I’m not quite as sold on J.D.’s arc, which features a strong guest performance from DJ Qualls as the clumsy, unconfident Josh, but fumbles a bit on its way to reaching a neat, tidy little conclusion (especially when considering how Scrubs would handle a similar story later in the series, in season five’s “My Cabbage”). There’s a genesis of a strong story, with J.D. seeing a lot of Josh in himself (down to mirroring J.D.’s scene in “My First Day” over putting a needle into a patient); but when it tries to bridge the gulf between the past, present, and future of J.D.’s character, it falls a bit thin. There’s no realistic world where J.D. sees himself becoming Dr. Cox, and to suggest he’s somewhere between wimpy Joshua and the hard-shelled Cox is one of those, “well it’s the voiceover at the end of the episode, we can just hand wave that piece away” kind of endings Scrubs would sometimes settle for, in an attempt to tie everything together neatly. In this case, it works against the story it’s trying to tell, and isn’t quite able to show the growth it implies in the sixteen episodes since the pilot.

My Student

The other story is the strangest, and most unfortunate: what begins as a story about Turk coming to terms with the slight Gen-X misogyny within himself, slowly morphs into a story that’s more about Cox and his feelings than it is about Turk. To some degree, this is probably a good thing – the potential for the show to try and throw a wrench into his relationship with Carla for some drama is a tough one to resist – but how it sidelines Turk just so Dr. Cox can be horny for someone nearly half his age is less exciting and enlightening than it sounds (which is not much at all). Sure, it’s fun to see Turk flash his butt at Cox as he tries to help Perry get his groove back, but after the six-minute mark, he’s simply a sidekick in someone else’s story (which is not much else but “Cox is weak to strong women and is still oddly obsessing over Carla”, a observation on Cox’s stagnancy I don’t think the series actually intended), reducing his presence in the newly confident intern trio in the show’s impressive opening tracking shot to a faint whisper by the end of the episode .

Still, “My Student” is one of the first stories where it feels like it has a consistent grasp on what it wants to do with Elliot’s character, finally able to divorce her story from J.D.’s and give it some depth as the show heads into the homestretch of its freshman.
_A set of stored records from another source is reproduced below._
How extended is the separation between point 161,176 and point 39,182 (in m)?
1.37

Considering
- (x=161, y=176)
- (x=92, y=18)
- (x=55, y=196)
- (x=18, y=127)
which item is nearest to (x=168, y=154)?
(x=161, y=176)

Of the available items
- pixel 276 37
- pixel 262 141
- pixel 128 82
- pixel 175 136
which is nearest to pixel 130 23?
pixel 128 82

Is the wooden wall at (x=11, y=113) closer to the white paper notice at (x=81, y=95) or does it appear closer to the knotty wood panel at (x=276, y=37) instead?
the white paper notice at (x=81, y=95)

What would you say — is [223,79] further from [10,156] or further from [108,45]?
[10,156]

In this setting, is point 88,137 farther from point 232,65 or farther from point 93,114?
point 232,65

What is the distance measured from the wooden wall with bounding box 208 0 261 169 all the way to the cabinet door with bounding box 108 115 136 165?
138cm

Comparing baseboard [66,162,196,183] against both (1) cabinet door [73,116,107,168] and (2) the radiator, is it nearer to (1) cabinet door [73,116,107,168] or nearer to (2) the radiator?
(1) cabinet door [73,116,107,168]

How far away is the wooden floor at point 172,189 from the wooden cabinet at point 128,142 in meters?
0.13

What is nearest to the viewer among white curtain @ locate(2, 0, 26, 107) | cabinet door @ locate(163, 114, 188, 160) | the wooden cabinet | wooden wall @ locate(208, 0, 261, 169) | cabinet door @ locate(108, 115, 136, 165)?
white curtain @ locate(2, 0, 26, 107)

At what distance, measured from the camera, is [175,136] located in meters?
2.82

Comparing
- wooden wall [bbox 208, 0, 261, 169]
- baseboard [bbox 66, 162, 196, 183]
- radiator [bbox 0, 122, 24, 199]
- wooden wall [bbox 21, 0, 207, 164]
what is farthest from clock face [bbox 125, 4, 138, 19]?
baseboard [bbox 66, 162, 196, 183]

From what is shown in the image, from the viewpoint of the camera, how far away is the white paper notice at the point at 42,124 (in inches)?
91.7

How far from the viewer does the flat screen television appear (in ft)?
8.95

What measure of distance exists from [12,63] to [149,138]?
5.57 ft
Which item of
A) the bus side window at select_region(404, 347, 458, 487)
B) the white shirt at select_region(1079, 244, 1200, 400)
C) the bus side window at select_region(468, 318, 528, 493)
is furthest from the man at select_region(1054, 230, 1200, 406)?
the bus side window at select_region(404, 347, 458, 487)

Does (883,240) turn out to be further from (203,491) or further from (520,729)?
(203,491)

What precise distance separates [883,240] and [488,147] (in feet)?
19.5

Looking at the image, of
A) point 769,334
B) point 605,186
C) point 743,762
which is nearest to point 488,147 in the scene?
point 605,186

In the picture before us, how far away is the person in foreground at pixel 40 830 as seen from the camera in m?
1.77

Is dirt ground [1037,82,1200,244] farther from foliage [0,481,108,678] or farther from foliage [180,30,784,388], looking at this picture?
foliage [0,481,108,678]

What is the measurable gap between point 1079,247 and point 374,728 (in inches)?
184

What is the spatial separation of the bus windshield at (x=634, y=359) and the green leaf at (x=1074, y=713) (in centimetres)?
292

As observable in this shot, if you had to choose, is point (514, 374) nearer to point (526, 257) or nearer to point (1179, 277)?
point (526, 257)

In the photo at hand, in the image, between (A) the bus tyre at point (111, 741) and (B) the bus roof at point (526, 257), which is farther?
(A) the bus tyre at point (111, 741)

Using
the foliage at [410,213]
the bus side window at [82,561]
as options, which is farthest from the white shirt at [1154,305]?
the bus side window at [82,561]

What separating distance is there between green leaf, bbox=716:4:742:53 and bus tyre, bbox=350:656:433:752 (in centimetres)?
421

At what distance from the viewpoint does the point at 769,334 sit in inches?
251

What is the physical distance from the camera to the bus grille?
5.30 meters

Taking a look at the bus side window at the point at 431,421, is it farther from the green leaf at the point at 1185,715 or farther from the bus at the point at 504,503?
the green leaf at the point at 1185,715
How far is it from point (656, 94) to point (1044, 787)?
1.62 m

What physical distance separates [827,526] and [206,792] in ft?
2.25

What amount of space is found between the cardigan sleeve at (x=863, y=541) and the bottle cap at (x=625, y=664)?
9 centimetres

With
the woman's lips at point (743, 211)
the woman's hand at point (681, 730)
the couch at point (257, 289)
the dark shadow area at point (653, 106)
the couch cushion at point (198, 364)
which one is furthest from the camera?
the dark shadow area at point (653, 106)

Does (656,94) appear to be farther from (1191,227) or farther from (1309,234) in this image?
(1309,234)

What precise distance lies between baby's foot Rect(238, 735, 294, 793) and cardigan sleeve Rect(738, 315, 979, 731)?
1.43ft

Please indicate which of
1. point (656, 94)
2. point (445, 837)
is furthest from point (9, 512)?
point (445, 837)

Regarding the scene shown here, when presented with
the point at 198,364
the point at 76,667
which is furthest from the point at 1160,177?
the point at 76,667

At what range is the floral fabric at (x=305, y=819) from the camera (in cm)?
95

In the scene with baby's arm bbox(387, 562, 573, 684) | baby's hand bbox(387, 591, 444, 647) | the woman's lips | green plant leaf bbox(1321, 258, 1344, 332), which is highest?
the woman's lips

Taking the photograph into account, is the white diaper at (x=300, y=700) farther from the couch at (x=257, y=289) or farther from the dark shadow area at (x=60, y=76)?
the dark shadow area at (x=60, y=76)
It unfortunately comes in an episode that is a weaker one for its other lead characters – this kind of allows her story to shine through even more, though, reinforcing the smart decision to ultimately anchor this story to her, rather than J.D. or Turk.

Grade: C+

Other thoughts/observations:

  • Todd’s “what the hell just happened?” is one of his greatest reaction shots in the whole series.
  • Dr. Kelso’s “LL Cool Reid” rant is another great one, in a long line of quality Kelso teardowns across this first season.
  • Cox: “I love the part right before we start hating each other.” Go to therapy, dude!
  • “Give me some hungry chickens…. you not hungry enough, give me some more.”